44 points | by amindiro 3 days ago

4 comments

amindiro 3 days ago
I’ve spent the last few weeks deconstructing FlashAttention. While the original paper is brilliant, I found that just reading it didn't give me a "gut feeling" for why certain engineering choices were made (the transition from v1 to v2).
I decided to rebuild it from scratch using Triton. This post is a chronicle of that journey—moving beyond the high-level algorithm and into the "performance archaeology" of the GPU:
- Profiling with Nsight Compute to find the real bottlenecks.
- Looking at the generated PTX and SASS code.
- Debugging shared memory bank conflicts and MIO bottlenecks.
- Iterating through the logic to see why tiling and online softmax are hardware-necessitated, not just mathematical tricks.
I’ve tried to keep it in the spirit of Simon Boehm’s matmul deep dive. Would love to hear from any GPU engineers on whether my interpretations of the SASS/bank conflict behavior match what you've seen in production.
rishabhaiover 26 minutes ago
I did an experiment on FlashAttention in Triton to measure the impact of caching tiles in the Shared Memory. Surprisingly, it had a non-monotonic relationship with prefetching these tiles and it was kernel dependent.

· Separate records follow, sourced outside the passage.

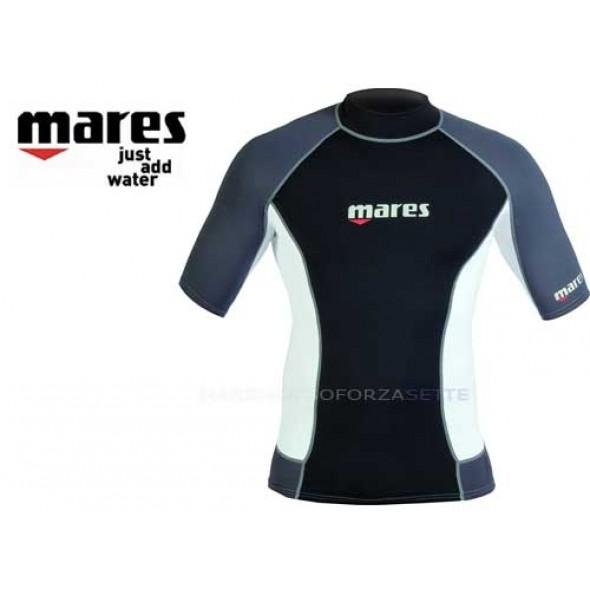 RASH GUARD MARES UOMO MAGLIA MANICA CORTA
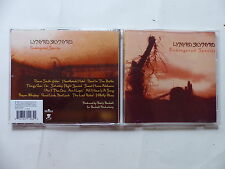 CD Album LYNYRD SKYNYRD Endangered species 82876 551128 2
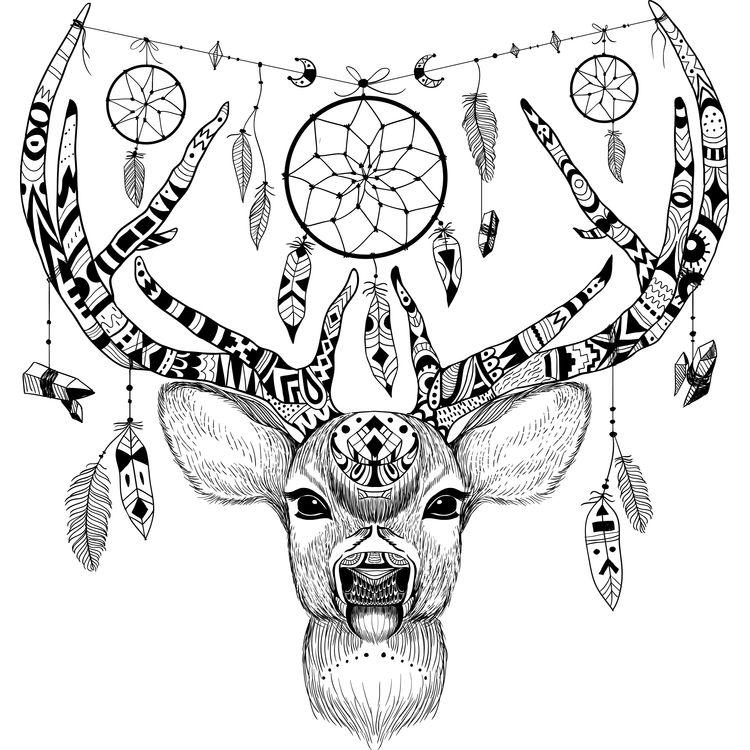 Deer Ornament Dreamcatcher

Attention kernel benefits from prefetching caches while MLP W1 doesn't.
raphaelty 1 hour ago
Very interesting, wondering if there are other heavily used algorithm which could benefit a lot from a "Flash" version but don't have one today
npalli 1 hour ago
Seems very detailed and comprehensive. Did I miss it, but was there a performance comparison to the PyTorch version at the top?